Issue (i): Whether the transfer of the appellant's shares was valid when the transfer form did not bear the transferor's signature and the supporting documents indicated suspicious dealing.
Analysis: The transfer deed was scrutinised and the column requiring the transferor's signature was found blank. The witness details were also absent. The audit material relied upon in the record described the transfer as suspicious, noting that the old transfer form was unavailable and that the original share certificate had been collected by an unidentified person. On these facts, the transfer could not be treated as a valid voluntary transfer by the shareholder.
Conclusion: The transfer was not established as valid and the appellant's challenge succeeded.
Issue (ii): Whether the appellant was entitled to rectification of the register, issue of duplicate share certificates, and consequential bonus shares and accrued dividend.
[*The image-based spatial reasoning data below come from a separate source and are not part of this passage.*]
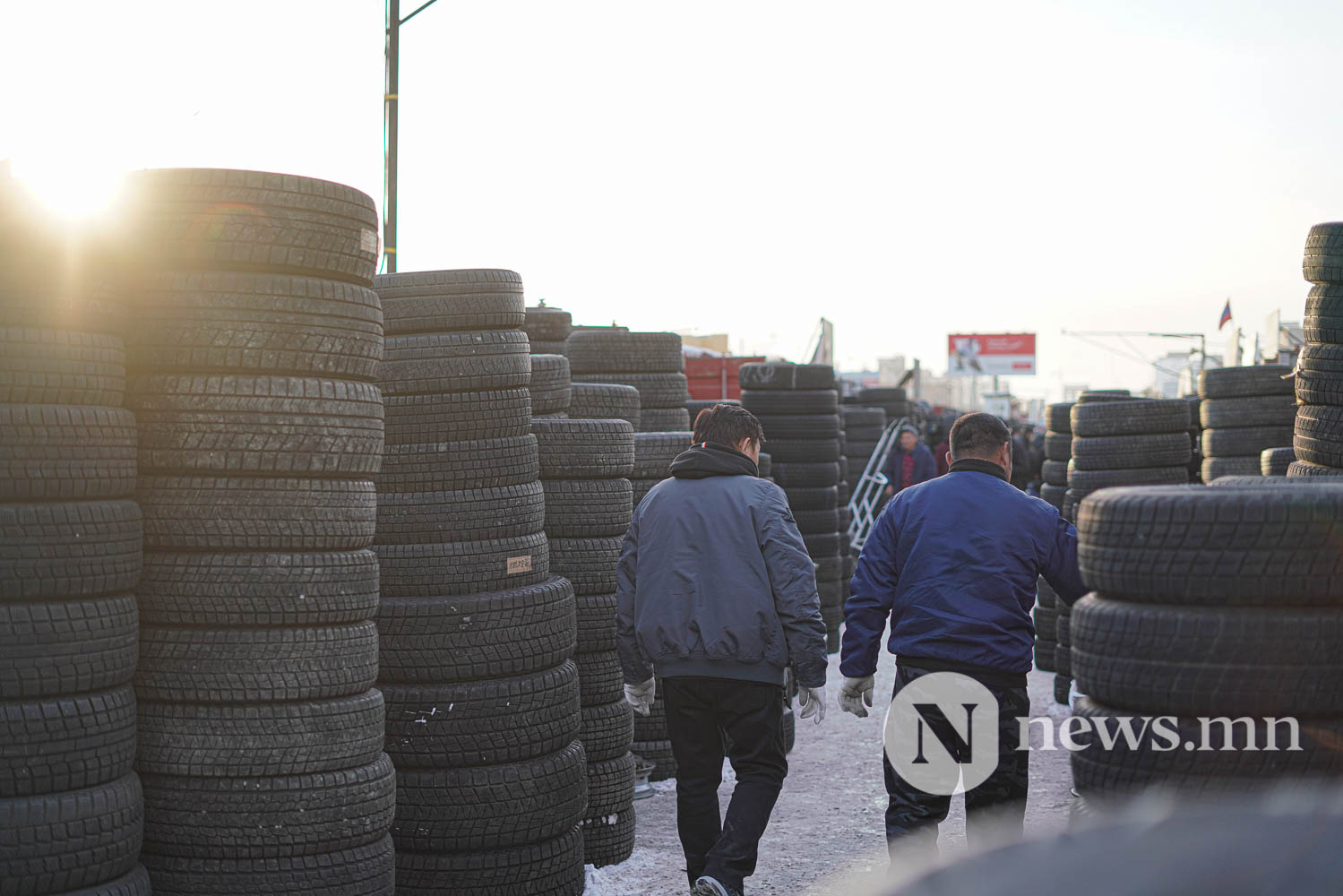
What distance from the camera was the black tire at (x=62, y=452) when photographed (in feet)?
14.7

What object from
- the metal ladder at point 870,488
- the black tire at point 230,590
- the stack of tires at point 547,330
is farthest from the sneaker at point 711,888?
the metal ladder at point 870,488

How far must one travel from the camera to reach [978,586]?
221 inches

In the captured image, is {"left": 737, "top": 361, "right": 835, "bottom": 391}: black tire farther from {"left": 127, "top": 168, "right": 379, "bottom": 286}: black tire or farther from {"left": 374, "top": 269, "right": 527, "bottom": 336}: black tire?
{"left": 127, "top": 168, "right": 379, "bottom": 286}: black tire

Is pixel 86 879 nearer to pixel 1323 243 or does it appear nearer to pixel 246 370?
pixel 246 370

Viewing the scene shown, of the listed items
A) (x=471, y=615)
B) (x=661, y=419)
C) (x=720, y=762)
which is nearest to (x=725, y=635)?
(x=720, y=762)

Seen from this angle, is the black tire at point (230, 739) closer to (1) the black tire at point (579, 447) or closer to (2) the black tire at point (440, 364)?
(2) the black tire at point (440, 364)

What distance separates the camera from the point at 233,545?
498 centimetres

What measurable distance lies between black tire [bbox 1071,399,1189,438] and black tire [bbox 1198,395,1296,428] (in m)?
0.79

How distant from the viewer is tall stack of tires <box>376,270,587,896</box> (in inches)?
236

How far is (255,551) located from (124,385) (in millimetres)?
754

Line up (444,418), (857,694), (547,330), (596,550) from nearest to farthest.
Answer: (857,694)
(444,418)
(596,550)
(547,330)

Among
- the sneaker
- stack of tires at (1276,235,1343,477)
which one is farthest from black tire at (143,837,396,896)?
stack of tires at (1276,235,1343,477)

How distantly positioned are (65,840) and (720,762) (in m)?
2.71

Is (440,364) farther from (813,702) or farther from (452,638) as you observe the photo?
(813,702)
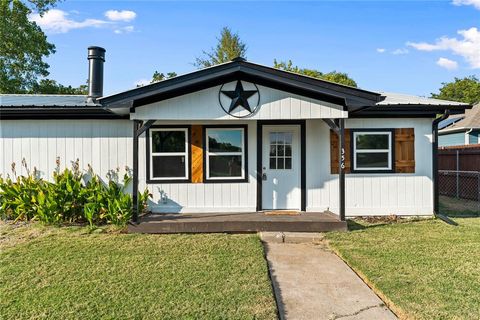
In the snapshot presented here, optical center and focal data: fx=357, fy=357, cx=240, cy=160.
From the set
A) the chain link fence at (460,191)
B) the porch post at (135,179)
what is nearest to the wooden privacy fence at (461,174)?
the chain link fence at (460,191)

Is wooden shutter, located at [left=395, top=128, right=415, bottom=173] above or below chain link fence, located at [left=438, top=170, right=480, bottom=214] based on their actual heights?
above

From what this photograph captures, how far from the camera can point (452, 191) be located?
483 inches

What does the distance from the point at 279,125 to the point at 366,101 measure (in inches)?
86.8

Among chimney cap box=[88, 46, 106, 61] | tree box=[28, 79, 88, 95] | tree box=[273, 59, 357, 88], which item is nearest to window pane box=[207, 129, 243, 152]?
chimney cap box=[88, 46, 106, 61]

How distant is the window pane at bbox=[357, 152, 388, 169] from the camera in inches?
332

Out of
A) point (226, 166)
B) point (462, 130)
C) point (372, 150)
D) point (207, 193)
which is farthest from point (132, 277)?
point (462, 130)

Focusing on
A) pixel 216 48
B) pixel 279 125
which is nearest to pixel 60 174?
pixel 279 125

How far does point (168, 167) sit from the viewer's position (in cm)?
836

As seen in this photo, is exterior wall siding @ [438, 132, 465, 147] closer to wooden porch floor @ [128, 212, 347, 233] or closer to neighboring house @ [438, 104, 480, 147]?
neighboring house @ [438, 104, 480, 147]

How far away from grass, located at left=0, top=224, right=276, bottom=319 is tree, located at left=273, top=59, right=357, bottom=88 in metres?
24.6

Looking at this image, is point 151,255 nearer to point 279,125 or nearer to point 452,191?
point 279,125

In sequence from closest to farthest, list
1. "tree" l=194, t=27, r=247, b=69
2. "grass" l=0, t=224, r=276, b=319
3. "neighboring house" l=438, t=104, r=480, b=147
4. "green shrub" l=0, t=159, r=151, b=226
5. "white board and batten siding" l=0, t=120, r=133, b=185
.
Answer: "grass" l=0, t=224, r=276, b=319, "green shrub" l=0, t=159, r=151, b=226, "white board and batten siding" l=0, t=120, r=133, b=185, "neighboring house" l=438, t=104, r=480, b=147, "tree" l=194, t=27, r=247, b=69

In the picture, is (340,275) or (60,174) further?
(60,174)

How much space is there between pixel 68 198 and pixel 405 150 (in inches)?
301
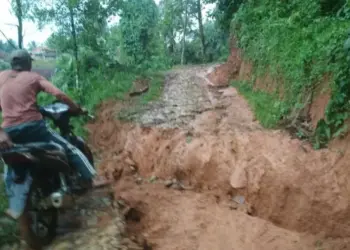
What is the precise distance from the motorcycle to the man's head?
86 cm

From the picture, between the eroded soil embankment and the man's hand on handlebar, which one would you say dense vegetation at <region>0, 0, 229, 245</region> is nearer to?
the eroded soil embankment

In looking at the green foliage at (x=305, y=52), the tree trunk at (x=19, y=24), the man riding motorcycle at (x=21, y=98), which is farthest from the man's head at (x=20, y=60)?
the tree trunk at (x=19, y=24)

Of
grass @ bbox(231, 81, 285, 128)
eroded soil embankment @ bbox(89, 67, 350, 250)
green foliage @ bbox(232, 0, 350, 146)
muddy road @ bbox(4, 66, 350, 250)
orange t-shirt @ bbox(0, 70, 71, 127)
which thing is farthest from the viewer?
grass @ bbox(231, 81, 285, 128)

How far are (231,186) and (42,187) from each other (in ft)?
8.48

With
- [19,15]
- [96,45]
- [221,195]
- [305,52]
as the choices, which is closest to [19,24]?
[19,15]

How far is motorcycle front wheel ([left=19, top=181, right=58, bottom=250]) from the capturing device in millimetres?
3557

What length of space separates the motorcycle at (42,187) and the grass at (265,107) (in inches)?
144

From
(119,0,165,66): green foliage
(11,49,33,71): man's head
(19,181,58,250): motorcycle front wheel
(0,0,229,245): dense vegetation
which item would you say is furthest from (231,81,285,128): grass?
(119,0,165,66): green foliage

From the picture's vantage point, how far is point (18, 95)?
12.5ft

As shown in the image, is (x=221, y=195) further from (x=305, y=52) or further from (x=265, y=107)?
(x=305, y=52)

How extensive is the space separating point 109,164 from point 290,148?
2.97 meters

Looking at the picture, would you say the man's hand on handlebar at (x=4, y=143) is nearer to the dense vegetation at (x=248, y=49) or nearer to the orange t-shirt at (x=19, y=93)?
the orange t-shirt at (x=19, y=93)

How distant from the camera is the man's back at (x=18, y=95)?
3.79 metres

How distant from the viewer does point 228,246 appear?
4352 mm
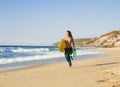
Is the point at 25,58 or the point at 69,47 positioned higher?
the point at 69,47

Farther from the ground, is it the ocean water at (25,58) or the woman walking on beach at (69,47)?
the woman walking on beach at (69,47)

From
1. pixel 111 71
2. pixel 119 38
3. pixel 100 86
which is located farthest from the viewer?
pixel 119 38

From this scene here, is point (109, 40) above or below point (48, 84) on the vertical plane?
below

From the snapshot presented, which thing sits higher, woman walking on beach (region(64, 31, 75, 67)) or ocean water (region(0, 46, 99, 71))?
woman walking on beach (region(64, 31, 75, 67))

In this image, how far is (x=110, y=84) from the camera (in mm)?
8070

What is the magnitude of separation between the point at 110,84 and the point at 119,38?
408ft

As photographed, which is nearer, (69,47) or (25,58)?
(69,47)

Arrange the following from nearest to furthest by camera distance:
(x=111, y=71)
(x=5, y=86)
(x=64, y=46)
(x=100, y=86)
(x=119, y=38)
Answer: (x=100, y=86)
(x=5, y=86)
(x=111, y=71)
(x=64, y=46)
(x=119, y=38)

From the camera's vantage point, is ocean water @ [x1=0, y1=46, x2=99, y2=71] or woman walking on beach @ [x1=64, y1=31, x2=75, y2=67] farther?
ocean water @ [x1=0, y1=46, x2=99, y2=71]

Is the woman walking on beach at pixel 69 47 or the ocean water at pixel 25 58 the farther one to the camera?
the ocean water at pixel 25 58

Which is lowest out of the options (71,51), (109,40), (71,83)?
(109,40)

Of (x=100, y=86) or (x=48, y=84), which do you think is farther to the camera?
(x=48, y=84)

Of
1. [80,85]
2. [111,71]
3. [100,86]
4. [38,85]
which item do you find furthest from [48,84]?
[111,71]

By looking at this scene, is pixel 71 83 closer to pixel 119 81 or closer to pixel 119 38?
pixel 119 81
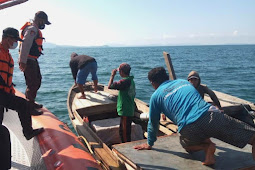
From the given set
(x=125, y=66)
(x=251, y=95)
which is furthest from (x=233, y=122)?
(x=251, y=95)

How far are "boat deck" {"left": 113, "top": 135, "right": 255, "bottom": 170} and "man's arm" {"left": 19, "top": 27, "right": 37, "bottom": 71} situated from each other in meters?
2.69

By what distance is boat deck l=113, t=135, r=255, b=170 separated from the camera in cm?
326

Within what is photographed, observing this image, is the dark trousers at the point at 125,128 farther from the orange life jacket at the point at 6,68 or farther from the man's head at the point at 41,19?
the man's head at the point at 41,19

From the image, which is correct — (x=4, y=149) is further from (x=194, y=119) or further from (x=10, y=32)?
(x=194, y=119)

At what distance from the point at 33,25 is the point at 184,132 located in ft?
13.4

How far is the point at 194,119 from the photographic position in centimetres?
303

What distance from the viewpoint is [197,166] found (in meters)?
3.25

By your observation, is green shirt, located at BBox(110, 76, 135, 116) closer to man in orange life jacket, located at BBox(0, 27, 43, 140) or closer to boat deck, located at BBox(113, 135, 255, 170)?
boat deck, located at BBox(113, 135, 255, 170)

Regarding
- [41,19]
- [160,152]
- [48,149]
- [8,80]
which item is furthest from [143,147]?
[41,19]

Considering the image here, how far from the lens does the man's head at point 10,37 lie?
12.7 feet

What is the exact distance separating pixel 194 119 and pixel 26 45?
12.3 feet

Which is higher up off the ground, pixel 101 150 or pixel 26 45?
pixel 26 45

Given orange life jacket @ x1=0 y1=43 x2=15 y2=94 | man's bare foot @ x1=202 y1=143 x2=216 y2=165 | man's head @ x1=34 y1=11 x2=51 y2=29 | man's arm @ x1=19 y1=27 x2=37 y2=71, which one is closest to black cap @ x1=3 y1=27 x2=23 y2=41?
orange life jacket @ x1=0 y1=43 x2=15 y2=94

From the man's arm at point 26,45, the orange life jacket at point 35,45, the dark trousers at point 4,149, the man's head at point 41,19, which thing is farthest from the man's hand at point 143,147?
the man's head at point 41,19
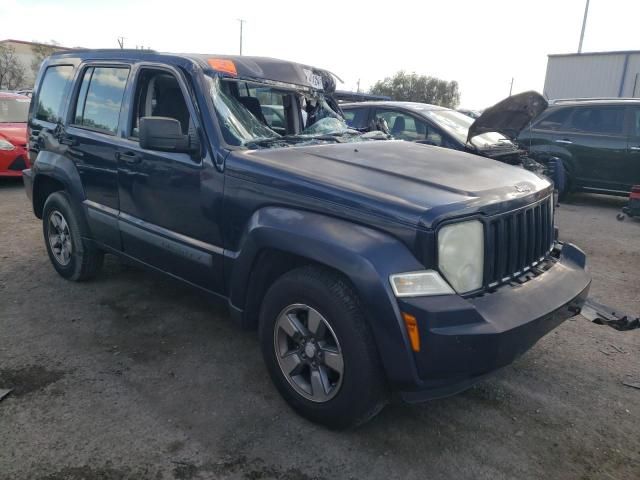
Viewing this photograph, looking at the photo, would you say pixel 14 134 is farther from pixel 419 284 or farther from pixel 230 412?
pixel 419 284

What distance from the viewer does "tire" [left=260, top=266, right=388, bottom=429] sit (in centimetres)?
234

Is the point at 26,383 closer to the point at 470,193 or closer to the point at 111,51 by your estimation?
the point at 111,51

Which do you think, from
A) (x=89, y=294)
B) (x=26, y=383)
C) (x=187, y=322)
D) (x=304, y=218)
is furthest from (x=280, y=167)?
(x=89, y=294)

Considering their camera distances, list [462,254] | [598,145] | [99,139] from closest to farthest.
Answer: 1. [462,254]
2. [99,139]
3. [598,145]

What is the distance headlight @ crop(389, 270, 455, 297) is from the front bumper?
0.03 metres

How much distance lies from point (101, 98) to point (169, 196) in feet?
4.13

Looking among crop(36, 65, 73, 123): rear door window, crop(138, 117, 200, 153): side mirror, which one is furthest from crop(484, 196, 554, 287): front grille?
crop(36, 65, 73, 123): rear door window

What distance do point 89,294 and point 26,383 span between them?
54.9 inches

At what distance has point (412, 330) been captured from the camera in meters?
2.18

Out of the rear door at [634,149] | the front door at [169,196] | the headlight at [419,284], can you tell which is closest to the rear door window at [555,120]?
the rear door at [634,149]

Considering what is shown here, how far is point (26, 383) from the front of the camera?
299cm

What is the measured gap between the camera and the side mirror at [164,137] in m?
2.95

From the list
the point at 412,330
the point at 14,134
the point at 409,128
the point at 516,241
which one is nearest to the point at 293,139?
the point at 516,241

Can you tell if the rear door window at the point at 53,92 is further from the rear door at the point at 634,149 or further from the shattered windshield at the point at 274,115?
the rear door at the point at 634,149
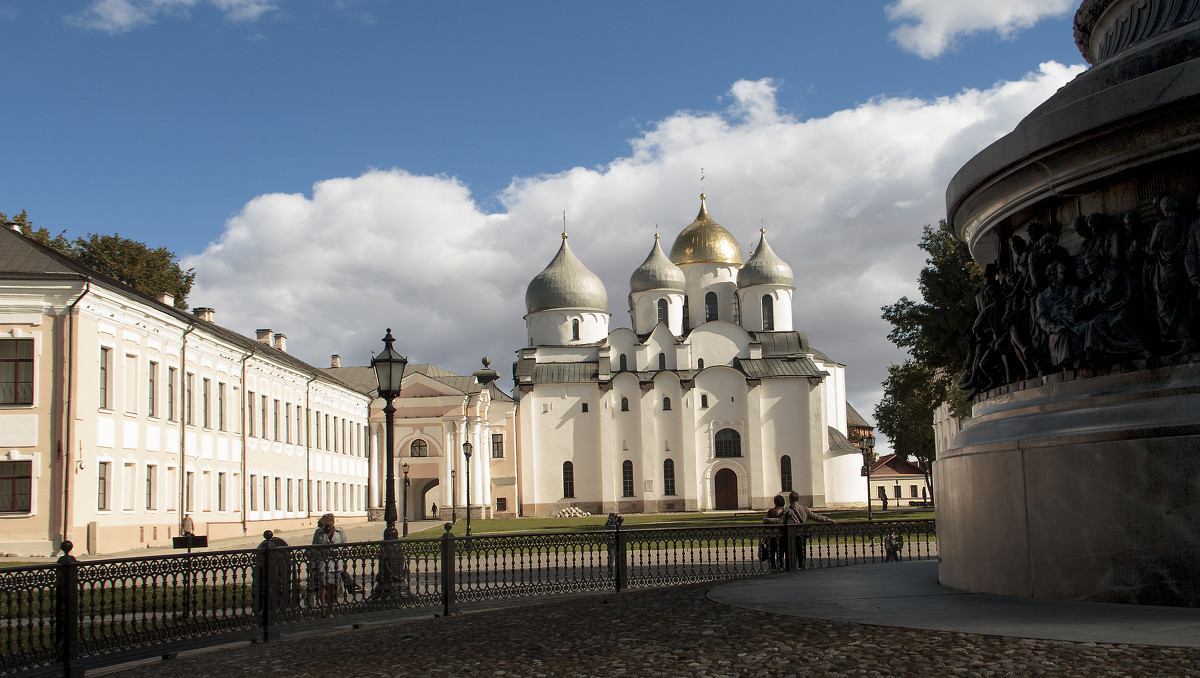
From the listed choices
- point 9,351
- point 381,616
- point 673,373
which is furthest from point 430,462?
point 381,616

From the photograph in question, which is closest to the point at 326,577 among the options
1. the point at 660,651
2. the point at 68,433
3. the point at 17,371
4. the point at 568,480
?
the point at 660,651

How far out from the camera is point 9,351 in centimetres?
2856

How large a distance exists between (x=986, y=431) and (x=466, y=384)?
62.0 metres

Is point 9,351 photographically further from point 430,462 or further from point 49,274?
point 430,462

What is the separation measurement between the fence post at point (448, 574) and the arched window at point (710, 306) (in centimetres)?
6767

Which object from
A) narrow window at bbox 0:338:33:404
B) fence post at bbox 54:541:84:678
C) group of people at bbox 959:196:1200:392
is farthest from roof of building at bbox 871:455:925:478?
fence post at bbox 54:541:84:678

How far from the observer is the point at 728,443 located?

Analysis: The appellant was found to be the shareholder of record and to have not transferred or sold the shares. The earlier refusal to grant relief was set aside. The Tribunal held that the company, having appointed the transfer agent and having admitted suspicious transactions, could not make the shareholder suffer. Relief was, however, made subject to the appellant furnishing an indemnity bond to safeguard against any later competing claim.
Conclusion: The appellant was entitled to restoration of name in the register, issue of duplicate share certificates, and allotment of bonus shares with accrued dividend, subject to furnishing an indemnity bond.
Final Conclusion: The appeal succeeded and the impugned order was set aside, with consequential relief granted in favour of the appellant.
Ratio Decidendi: A share transfer cannot be upheld where the statutory transfer form lacks the transferor's signature and the surrounding record supports a suspicious or unauthorised transfer; in such circumstances, rectification and consequential shareholder relief may be granted, subject to appropriate indemnity protection.